### RECORDS FOR THIS TASK
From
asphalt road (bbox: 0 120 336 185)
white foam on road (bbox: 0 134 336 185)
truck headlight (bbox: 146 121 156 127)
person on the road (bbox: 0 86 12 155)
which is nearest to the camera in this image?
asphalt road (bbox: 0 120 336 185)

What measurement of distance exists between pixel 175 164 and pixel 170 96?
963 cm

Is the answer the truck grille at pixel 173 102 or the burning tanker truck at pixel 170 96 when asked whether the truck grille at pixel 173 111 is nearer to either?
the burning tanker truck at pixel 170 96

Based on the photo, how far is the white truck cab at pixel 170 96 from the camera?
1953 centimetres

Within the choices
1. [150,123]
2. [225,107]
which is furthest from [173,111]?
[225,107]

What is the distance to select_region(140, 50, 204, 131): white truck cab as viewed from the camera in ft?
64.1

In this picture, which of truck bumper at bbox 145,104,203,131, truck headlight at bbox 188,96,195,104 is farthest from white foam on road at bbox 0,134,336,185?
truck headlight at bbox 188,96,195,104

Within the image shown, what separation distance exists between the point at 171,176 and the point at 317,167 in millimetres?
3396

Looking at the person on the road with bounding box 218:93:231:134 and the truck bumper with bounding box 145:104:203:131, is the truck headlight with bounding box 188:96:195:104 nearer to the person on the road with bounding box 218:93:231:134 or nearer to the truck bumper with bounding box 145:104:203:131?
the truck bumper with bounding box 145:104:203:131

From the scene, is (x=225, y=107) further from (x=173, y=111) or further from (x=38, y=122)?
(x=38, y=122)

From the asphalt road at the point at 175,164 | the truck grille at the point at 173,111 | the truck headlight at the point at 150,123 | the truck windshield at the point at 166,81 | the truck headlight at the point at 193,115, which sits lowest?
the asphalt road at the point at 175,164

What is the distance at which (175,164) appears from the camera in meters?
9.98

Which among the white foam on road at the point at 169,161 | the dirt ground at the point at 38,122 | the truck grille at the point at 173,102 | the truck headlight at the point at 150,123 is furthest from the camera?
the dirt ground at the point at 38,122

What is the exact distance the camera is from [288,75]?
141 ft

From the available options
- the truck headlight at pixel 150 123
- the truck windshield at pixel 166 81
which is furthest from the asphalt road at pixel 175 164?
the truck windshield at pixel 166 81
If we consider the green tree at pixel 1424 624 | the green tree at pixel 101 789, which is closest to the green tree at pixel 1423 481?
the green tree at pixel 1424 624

==

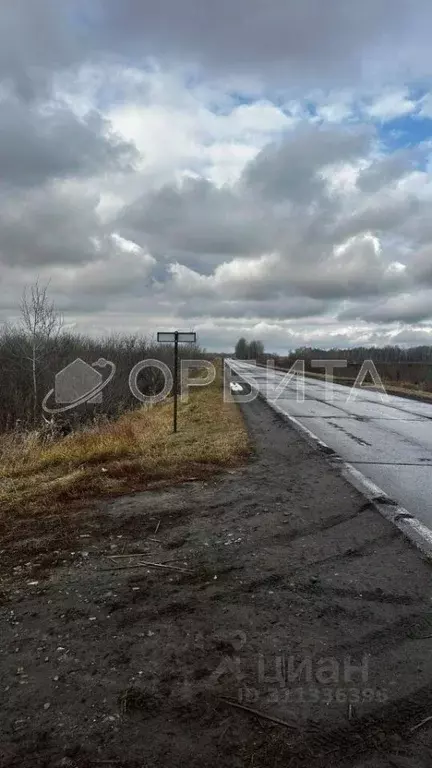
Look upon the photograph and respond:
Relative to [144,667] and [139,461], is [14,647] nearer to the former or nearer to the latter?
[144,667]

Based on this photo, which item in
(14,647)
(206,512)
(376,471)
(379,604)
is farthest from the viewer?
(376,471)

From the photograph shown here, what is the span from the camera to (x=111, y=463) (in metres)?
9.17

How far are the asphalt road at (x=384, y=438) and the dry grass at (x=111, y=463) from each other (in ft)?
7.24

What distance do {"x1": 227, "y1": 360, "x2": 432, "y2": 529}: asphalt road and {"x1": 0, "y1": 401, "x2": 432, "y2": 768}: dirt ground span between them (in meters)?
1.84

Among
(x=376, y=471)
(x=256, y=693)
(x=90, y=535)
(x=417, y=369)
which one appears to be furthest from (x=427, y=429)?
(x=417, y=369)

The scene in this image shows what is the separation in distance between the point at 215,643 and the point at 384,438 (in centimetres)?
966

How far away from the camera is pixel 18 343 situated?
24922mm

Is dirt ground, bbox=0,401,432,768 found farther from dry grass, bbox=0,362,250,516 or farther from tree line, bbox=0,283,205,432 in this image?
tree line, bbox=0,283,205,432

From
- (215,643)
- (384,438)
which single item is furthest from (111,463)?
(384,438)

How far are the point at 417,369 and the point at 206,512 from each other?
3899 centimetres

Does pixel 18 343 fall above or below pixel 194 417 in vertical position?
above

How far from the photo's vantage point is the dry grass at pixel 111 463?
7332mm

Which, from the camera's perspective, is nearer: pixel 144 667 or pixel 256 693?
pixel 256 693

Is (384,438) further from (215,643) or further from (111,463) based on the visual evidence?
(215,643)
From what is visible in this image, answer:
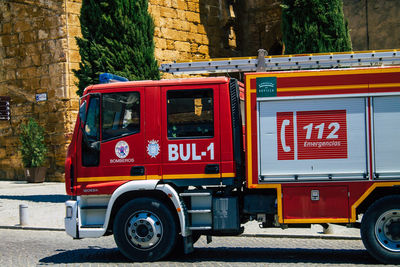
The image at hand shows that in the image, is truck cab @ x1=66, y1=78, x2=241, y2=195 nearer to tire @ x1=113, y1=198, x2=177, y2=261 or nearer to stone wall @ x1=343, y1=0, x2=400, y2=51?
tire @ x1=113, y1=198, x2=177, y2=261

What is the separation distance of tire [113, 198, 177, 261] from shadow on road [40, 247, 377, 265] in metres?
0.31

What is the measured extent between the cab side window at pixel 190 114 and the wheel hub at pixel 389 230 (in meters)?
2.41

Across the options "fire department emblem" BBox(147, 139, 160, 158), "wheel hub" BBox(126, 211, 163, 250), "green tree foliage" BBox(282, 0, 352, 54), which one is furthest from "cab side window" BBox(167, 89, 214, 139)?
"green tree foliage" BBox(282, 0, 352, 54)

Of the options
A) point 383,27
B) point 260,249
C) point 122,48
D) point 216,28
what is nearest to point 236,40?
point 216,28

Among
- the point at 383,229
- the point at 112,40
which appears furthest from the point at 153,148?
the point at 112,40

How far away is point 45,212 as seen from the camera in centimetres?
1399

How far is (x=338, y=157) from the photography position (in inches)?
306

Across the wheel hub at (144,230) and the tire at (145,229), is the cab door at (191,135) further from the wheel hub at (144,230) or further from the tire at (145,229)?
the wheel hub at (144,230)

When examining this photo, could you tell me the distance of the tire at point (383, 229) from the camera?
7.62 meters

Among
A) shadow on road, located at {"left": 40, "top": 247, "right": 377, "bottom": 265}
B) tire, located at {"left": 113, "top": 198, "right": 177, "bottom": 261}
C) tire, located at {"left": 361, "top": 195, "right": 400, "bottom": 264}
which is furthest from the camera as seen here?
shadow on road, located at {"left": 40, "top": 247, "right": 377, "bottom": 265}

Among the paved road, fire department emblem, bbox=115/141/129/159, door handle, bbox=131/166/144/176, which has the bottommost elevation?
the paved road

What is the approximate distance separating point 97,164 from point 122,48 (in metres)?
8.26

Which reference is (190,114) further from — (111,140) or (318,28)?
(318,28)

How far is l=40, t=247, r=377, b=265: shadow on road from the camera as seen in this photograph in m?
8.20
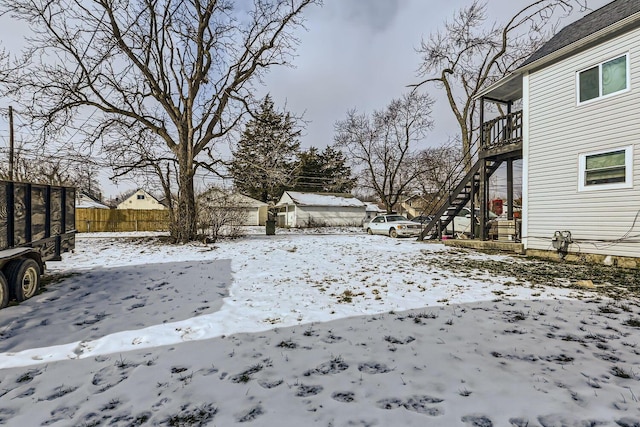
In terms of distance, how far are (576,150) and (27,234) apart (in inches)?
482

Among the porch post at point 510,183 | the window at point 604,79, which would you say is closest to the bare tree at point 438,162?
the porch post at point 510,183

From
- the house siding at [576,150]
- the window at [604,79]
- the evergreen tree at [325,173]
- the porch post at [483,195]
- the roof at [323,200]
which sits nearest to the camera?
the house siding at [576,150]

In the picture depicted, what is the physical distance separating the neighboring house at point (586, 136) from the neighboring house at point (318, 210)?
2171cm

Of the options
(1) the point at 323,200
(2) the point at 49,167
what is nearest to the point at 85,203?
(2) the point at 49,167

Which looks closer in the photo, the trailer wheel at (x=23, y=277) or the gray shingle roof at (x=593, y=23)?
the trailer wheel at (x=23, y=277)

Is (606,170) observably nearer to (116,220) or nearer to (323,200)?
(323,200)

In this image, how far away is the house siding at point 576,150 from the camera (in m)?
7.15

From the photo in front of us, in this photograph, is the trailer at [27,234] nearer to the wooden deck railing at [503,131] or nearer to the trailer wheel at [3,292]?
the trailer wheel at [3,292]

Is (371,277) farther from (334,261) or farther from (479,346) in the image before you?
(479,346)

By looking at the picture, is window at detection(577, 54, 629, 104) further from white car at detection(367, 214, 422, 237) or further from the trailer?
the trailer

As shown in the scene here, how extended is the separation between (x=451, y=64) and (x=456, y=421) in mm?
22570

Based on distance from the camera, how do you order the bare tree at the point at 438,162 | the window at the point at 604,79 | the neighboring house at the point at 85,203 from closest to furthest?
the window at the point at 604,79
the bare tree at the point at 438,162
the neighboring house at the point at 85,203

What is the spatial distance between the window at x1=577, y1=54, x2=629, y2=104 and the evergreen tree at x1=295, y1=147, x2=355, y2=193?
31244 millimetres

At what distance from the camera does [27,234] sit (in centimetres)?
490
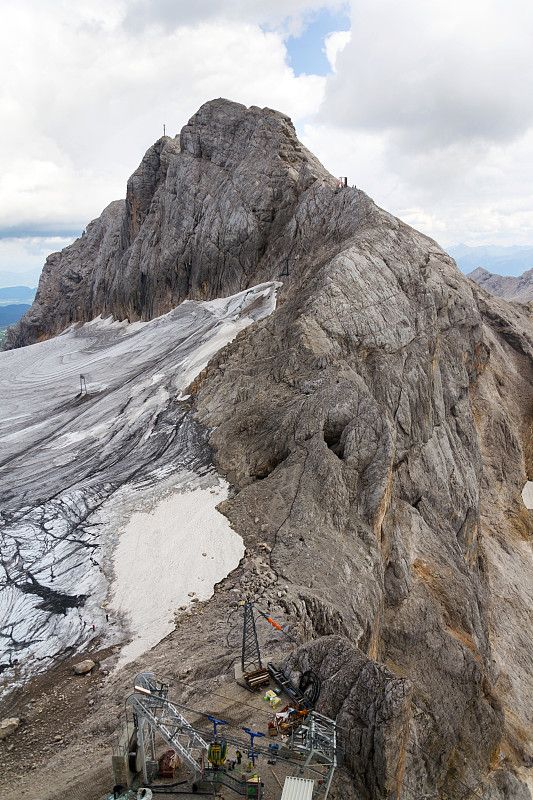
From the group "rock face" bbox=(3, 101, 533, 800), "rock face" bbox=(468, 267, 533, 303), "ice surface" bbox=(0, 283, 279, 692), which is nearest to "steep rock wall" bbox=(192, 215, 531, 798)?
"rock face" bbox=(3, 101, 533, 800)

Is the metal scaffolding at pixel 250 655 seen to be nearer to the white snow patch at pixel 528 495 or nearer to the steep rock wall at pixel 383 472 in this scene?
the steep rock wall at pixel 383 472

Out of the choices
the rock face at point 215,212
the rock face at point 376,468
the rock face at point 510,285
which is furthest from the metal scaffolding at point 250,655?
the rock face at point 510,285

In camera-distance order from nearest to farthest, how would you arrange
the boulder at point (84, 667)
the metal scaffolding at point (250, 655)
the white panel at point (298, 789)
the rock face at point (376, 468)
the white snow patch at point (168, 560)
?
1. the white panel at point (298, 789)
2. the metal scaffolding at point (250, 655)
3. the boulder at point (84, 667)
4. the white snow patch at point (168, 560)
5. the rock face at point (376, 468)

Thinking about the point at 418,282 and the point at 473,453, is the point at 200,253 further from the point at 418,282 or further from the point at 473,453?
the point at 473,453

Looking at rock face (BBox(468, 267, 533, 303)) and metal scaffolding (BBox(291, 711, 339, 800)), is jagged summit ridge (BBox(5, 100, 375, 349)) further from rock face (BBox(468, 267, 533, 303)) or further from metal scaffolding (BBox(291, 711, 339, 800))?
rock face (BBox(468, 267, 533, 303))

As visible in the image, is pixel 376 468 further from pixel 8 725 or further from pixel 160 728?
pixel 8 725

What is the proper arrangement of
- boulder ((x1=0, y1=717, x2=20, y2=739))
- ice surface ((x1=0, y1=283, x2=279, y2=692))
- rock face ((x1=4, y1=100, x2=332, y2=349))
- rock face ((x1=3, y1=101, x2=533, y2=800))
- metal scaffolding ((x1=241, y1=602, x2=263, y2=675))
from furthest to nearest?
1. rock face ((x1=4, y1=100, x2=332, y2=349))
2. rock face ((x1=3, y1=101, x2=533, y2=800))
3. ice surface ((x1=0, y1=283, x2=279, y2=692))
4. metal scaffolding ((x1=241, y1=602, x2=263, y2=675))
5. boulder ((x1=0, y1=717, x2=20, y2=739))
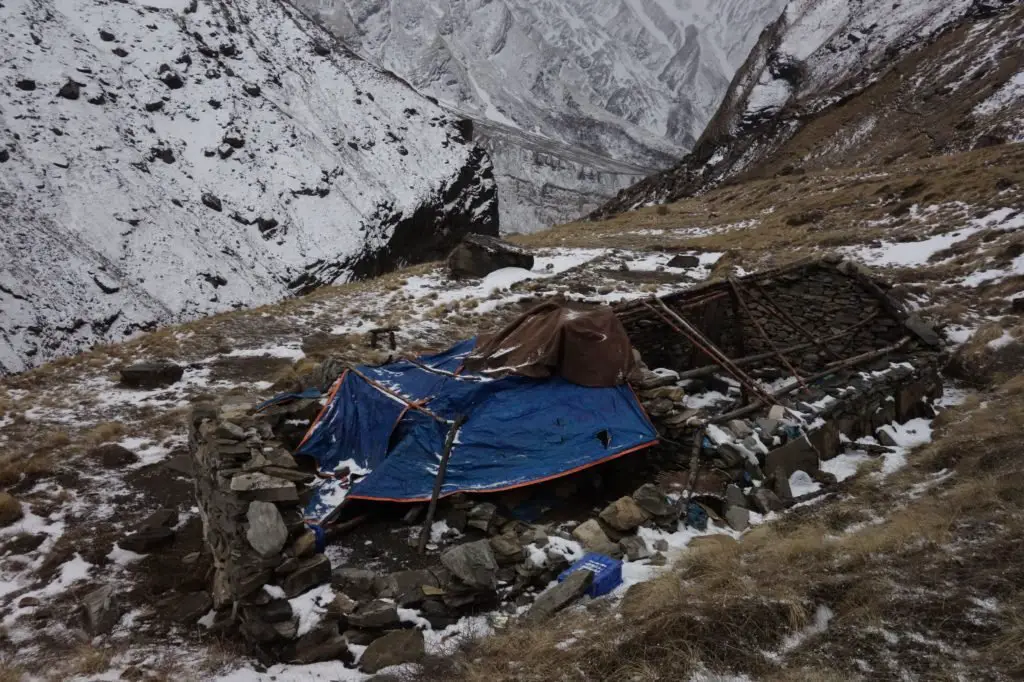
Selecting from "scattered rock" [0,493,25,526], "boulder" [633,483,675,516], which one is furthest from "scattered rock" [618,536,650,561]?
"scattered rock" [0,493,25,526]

* * *

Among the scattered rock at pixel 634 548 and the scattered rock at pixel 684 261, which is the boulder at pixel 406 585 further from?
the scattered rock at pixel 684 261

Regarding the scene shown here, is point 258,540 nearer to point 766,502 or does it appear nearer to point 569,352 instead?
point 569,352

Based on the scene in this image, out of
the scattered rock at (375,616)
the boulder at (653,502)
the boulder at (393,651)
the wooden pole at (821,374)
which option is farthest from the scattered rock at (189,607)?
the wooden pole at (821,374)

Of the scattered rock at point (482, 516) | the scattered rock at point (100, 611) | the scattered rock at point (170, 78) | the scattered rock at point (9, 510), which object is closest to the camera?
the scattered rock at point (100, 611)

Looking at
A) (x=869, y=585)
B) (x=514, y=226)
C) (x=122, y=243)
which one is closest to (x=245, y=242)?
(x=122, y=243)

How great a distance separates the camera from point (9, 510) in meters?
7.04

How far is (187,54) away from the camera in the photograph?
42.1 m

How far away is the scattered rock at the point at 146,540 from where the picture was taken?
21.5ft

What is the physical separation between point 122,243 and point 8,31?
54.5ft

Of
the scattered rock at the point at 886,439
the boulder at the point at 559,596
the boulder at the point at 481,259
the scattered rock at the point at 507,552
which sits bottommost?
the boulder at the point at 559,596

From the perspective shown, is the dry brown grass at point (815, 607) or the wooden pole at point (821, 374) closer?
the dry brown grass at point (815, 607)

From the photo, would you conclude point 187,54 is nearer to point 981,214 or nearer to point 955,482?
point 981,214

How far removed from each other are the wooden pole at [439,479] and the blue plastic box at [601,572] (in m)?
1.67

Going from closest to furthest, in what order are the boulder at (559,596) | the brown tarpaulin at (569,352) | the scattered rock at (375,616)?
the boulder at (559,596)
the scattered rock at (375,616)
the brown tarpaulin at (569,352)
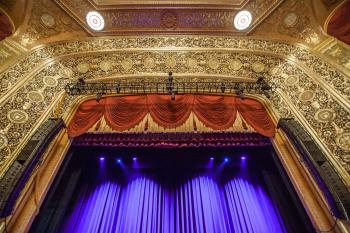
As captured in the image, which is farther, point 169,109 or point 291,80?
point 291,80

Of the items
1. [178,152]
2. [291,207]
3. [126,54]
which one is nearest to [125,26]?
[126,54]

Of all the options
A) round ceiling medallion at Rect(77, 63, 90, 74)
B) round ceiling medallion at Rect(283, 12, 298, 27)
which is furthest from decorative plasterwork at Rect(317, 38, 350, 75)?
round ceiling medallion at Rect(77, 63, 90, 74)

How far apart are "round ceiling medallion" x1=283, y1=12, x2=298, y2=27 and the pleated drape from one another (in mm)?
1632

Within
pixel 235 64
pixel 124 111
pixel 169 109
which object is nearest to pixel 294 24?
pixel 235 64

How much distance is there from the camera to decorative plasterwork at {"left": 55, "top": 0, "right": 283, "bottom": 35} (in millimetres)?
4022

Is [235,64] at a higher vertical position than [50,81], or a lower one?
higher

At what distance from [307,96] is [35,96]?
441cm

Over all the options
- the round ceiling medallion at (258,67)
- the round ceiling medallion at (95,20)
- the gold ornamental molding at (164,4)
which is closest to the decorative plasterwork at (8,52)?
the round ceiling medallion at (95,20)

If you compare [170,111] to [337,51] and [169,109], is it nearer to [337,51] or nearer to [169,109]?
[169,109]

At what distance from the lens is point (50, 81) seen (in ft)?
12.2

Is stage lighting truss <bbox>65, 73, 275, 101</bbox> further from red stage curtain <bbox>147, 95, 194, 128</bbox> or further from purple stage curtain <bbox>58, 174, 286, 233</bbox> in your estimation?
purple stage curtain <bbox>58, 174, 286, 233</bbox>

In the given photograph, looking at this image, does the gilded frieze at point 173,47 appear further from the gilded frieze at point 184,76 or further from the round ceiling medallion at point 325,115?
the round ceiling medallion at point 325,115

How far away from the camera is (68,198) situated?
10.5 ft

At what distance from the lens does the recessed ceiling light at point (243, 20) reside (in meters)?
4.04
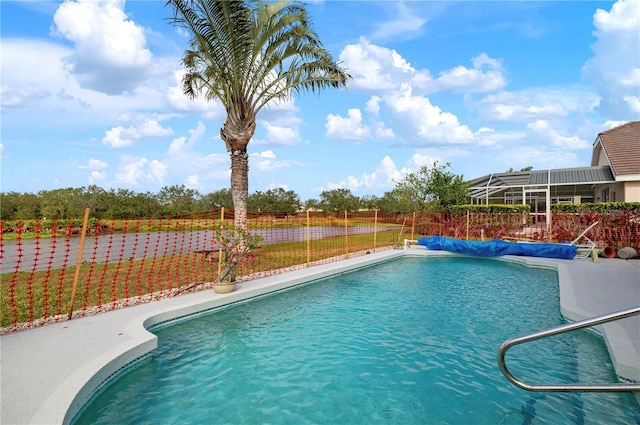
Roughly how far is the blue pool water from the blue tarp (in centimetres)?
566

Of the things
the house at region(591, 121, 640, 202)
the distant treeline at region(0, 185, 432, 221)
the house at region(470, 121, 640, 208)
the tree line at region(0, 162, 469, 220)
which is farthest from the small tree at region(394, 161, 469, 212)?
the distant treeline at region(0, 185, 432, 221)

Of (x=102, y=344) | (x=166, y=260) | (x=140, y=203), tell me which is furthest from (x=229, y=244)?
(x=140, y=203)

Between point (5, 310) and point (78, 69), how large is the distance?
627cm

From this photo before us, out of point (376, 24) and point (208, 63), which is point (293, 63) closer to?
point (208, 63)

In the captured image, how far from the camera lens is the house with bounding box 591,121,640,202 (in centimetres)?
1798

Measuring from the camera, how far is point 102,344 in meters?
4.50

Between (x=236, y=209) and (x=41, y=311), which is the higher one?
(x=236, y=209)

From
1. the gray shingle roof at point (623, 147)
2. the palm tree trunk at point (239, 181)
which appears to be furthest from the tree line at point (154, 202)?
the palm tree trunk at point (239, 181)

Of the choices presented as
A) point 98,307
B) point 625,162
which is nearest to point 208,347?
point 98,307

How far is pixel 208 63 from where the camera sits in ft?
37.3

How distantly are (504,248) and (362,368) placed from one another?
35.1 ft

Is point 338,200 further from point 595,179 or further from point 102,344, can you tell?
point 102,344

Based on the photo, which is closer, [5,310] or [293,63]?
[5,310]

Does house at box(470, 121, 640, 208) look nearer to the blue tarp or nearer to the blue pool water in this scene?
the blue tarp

### YOUR INSTRUCTIONS
Identify every line in the data above that contains the word "before", and copy each such line in full.

### RESULT
Is (371,277) farther from (334,261) or farther from (479,346) in the image before you?
From this photo before us, out of point (376, 24) and point (208, 63), which is point (293, 63) closer to?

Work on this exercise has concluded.